'''

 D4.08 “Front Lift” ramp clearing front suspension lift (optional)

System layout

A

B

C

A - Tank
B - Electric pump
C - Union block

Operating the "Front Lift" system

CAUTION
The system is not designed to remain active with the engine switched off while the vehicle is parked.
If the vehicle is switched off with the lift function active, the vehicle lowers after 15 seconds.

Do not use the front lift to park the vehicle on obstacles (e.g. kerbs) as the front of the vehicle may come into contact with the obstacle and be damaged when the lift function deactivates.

'''

-- Exercise requirements --
All entries above are to be copied exactly, with none left out.

-- Response for this exercise --
 D4.08 “Front Lift” ramp clearing front suspension lift (optional)

System layout

A

B

C

A - Tank
B - Electric pump
C - Union block

Operating the "Front Lift" system

CAUTION
The system is not designed to remain active with the engine switched off while the vehicle is parked.
If the vehicle is switched off with the lift function active, the vehicle lowers after 15 seconds.

Do not use the front lift to park the vehicle on obstacles (e.g. kerbs) as the front of the vehicle may come into contact with the obstacle and be damaged when the lift function deactivates.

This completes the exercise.